News:

MASM32 SDK Description, downloads and other helpful links
MASM32.com New Forum Link
masmforum WebSite

Character Tree code question

Started by hutch--, March 19, 2005, 01:47:23 PM

Previous topic - Next topic

hutch--

I wondered if anyone has some C code floating around that does a character tree without just using a prebuilt HLL routine. I know basically how to code this design but having a look at an existing working one would save me a lot of time.
Download site for MASM32      New MASM Forum
https://masm32.com          https://masm32.com/board/index.php

doomsday

Do you mean a binary tree which uses an ascii string as the sort key?

regards,
-Brent

Tedd

Or do you mean as in a "tree-view" in textual format?


Here's something I have lying around (in perl/modem-line-noise :bdg)

#@_[0] = hash ref (sub-tree)
#@_[1] = current indenting string
sub prin {
    my $h = @_[0];
    my $s = @_[1];
    my @k = sort keys %{$h};
    if (@k > 0) {
        if (@k > $maxkids) {
            $maxkids = @k;
        }
        foreach my $p (@k) {
            my $ns = ($p eq $k[$#k])?"     ":" |   ";
            print("$s +-- $p\n");
            prin($h->{$p},($s.$ns));
        }
    }
}
No snowflake in an avalanche feels responsible.

GregL

#3
I did a Google search on 'Character Tree', this is what came up first.


:lol

(And nothing related to programming).

hutch--

Its a character based tree that is a normal binary tree using a 3 member structure something like,


    CTREE STRUCT
      left dd ?
      right dd ?
      value dd ?
    CTREE ENDS


The "value" member is multipurpose, can either store the character or if its the end of the word, it stores a pointer to whatever you wish to associate with the word. Its standard node / leaf layout with the leaf holding the pointer while the nodes hold characters.

I have got the recursion going and have rudimentary memory handling working but its useful to look at how its ben done before because its been many years since I have coded a binary tree and I am very rusty in the area. I want to be able to try this technique out against a hash table for words and while I thnk the hash table is probably faster, a binary tree is probably more flexible with unknown word counts which may end up very large.
Download site for MASM32      New MASM Forum
https://masm32.com          https://masm32.com/board/index.php

hutch--

This is the logic I am after.


    mov
    movs
    movsb
    movsd
    movsw
    movsx
    movzx

    m
    |
    o
    |
    v
    |
    z---s-------------------0
    |   |                   |
    x   x---w---d---b---0  [7]
    |   |   |   |   |   |
    0   0   0   0   0  [6]
    |   |   |   |   |
   [1] [2] [3] [4] [5]

    1 = movzx
    2 = movsx
    3 = movsw
    4 = movsd
    5 = movsb
    6 = movs
    7 = mov


These have been loaded in reverse order (longer first) so that the zero terminator is among the characters to test. The number in [3] square brackets is a location for a DWORD pointer.
Download site for MASM32      New MASM Forum
https://masm32.com          https://masm32.com/board/index.php

gabor

Hi!

In my language (hungarian) this theory is called "word-tree". According to a book on algos, the english name for them is trie created from the word retrieval. These trees are used for storing and retrieving strings/words.
Here is the theory:
- we have a set of symbols S (alphabet) containing all the characters that are used for creating words.
- words are finite long sequences of members of S, the set of these words is marked with S*.

★ ★ ★ ★ ★ ★ ★

*Task to carry out*. Repeat the stretch of the forum thread from "I wondered if" through "the sort key?" word for word. You won't need the data that comes after this forum thread.

*Given entries*.
★ ★ ★ ★ ★ ★ ★

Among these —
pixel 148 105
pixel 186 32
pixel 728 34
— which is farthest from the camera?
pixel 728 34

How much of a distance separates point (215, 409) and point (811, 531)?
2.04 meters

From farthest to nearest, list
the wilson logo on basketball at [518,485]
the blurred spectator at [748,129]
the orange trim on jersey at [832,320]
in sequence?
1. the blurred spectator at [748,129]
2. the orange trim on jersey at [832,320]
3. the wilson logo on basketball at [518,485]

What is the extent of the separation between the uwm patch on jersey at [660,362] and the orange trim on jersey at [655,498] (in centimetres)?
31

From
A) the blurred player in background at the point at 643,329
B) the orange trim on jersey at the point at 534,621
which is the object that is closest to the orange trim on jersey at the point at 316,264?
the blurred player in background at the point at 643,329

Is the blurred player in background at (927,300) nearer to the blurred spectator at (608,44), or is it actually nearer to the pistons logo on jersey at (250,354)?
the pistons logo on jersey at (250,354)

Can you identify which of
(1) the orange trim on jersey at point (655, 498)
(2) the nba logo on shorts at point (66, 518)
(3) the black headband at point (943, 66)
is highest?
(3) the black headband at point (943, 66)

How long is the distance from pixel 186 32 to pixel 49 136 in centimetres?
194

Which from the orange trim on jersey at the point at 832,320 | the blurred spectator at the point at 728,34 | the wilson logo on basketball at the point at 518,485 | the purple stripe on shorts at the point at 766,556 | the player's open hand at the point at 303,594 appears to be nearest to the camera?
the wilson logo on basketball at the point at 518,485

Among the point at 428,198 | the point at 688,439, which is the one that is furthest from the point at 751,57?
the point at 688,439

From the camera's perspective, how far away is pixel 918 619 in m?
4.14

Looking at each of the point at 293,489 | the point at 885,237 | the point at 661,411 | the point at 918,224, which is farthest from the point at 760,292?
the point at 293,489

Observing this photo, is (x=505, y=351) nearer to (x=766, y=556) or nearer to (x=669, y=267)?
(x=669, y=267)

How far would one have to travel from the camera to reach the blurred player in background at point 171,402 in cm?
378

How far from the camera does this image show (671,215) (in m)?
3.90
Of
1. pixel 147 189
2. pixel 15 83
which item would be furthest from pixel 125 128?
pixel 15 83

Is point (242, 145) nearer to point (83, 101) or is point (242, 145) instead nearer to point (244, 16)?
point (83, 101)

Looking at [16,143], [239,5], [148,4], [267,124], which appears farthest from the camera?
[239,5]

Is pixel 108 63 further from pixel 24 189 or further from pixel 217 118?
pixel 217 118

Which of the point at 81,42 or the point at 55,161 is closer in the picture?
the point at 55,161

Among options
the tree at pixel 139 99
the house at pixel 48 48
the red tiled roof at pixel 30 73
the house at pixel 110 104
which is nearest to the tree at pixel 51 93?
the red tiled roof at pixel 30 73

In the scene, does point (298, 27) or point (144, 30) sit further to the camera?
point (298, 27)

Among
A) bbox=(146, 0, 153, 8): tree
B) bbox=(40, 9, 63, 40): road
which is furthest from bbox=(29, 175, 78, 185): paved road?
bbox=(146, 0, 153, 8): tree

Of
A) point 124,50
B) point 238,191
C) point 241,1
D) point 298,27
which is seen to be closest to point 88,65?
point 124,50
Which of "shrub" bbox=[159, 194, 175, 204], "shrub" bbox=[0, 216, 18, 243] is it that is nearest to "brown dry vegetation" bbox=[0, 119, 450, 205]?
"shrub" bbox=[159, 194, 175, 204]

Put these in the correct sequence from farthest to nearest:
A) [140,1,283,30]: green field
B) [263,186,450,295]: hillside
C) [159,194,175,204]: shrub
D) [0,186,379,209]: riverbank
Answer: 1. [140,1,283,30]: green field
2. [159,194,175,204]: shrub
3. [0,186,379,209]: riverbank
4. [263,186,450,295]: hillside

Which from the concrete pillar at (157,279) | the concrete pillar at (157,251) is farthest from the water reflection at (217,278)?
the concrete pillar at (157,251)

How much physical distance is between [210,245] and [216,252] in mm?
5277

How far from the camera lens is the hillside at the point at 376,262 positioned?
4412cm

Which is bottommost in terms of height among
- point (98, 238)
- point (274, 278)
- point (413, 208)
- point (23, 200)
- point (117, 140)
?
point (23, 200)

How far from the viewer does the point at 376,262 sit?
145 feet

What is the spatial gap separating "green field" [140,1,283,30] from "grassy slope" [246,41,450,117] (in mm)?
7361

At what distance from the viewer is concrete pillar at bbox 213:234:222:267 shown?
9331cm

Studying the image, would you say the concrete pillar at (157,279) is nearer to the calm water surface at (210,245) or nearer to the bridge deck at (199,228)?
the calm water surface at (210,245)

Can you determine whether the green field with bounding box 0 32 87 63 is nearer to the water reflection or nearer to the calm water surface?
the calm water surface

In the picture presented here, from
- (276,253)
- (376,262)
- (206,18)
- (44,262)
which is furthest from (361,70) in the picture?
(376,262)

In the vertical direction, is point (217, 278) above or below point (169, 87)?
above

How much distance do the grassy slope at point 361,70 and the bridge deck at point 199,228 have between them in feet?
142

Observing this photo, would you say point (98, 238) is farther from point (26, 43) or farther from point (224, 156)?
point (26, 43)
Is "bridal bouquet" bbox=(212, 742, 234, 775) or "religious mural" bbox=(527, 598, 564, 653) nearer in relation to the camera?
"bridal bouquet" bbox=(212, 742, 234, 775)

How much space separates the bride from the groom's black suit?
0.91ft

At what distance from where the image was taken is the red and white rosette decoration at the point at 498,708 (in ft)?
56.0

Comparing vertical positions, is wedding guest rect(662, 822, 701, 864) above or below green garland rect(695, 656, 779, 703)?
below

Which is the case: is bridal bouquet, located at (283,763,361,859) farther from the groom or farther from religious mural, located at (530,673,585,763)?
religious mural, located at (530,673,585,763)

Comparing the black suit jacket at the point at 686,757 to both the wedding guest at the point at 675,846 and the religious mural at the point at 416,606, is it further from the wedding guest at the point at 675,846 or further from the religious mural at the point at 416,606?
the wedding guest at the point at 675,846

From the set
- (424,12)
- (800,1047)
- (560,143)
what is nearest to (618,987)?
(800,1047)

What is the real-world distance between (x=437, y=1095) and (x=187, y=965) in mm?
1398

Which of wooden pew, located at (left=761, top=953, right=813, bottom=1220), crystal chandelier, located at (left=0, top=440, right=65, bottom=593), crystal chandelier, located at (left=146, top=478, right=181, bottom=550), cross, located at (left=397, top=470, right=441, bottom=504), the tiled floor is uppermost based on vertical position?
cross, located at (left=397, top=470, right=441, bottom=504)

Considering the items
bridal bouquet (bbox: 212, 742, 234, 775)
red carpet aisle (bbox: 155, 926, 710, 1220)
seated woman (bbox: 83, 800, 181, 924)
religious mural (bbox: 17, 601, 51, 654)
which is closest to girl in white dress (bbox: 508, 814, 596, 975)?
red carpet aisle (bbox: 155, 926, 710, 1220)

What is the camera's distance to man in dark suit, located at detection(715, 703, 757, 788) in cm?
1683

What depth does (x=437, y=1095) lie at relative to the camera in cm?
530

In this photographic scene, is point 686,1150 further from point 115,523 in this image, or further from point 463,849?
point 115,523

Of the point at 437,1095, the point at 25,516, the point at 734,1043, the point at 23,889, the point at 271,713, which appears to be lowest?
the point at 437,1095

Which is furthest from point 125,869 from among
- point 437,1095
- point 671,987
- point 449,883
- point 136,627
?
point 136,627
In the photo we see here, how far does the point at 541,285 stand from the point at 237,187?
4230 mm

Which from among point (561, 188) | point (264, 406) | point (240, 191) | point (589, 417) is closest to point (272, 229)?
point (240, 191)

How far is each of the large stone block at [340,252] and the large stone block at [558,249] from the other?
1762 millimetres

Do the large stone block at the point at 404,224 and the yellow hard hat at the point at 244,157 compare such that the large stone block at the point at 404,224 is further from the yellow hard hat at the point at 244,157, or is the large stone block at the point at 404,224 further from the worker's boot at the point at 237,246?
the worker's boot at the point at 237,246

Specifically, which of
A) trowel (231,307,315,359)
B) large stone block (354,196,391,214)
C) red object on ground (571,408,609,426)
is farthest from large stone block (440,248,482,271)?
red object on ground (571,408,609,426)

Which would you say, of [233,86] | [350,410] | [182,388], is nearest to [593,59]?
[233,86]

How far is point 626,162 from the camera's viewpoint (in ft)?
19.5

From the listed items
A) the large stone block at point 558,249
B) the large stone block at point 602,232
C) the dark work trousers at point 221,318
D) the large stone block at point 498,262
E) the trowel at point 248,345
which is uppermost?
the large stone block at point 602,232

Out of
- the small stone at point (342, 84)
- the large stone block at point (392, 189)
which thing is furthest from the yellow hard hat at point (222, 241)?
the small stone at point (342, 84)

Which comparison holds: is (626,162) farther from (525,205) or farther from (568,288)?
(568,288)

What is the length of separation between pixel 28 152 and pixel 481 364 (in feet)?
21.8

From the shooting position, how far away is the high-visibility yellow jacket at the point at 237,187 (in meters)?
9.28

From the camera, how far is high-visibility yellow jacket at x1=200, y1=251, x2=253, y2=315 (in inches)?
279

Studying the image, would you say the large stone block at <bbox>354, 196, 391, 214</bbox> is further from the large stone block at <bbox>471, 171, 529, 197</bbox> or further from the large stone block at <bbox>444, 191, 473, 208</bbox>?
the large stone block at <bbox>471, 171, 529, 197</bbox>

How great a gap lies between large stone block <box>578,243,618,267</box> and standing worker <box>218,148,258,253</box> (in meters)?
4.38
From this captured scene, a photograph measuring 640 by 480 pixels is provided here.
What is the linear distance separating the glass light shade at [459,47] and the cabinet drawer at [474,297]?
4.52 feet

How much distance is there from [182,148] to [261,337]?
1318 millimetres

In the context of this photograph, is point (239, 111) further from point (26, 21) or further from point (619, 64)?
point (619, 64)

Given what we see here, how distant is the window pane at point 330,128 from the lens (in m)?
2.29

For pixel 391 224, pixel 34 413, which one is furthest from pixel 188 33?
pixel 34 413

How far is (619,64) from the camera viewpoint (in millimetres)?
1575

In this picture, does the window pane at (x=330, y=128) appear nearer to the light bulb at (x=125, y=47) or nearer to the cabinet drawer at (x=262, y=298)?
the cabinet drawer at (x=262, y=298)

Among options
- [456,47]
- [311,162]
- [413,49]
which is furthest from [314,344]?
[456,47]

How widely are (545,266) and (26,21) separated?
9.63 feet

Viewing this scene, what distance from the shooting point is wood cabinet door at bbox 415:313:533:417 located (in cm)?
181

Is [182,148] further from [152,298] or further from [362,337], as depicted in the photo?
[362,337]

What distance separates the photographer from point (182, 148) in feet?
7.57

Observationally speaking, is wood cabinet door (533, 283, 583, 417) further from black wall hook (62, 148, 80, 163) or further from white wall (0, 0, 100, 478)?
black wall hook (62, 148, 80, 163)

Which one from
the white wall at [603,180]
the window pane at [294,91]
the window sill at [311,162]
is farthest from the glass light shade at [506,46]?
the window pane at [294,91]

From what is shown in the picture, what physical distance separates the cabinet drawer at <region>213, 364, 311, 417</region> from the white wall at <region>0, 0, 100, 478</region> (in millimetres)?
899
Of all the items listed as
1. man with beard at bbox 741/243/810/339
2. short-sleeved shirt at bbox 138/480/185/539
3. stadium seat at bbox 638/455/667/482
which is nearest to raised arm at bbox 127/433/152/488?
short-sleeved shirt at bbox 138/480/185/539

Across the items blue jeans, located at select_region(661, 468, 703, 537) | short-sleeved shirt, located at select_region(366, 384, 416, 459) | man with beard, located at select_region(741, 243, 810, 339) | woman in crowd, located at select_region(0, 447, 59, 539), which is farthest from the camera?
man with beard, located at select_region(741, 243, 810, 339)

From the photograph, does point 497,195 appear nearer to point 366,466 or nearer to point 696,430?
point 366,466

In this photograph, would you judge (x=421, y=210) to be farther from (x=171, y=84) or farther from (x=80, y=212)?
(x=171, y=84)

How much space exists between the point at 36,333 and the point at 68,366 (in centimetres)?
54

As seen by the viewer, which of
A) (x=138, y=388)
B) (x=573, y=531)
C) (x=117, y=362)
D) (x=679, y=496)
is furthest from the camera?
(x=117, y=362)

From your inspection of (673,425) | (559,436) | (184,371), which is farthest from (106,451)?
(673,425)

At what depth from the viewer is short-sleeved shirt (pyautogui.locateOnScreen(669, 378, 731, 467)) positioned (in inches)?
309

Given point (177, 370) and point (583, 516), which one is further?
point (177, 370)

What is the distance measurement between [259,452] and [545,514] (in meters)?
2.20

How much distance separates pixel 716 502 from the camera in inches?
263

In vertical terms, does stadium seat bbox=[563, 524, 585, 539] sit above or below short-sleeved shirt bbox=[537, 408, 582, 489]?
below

★ ★ ★ ★ ★ ★ ★

*Result of this exercise*.
I wondered if anyone has some C code floating around that does a character tree without just using a prebuilt HLL routine. I know basically how to code this design but having a look at an existing working one would save me a lot of time.
Download site for MASM32      New MASM Forum
https://masm32.com          https://masm32.com/board/index.php

doomsday

Do you mean a binary tree which uses an ascii string as the sort key?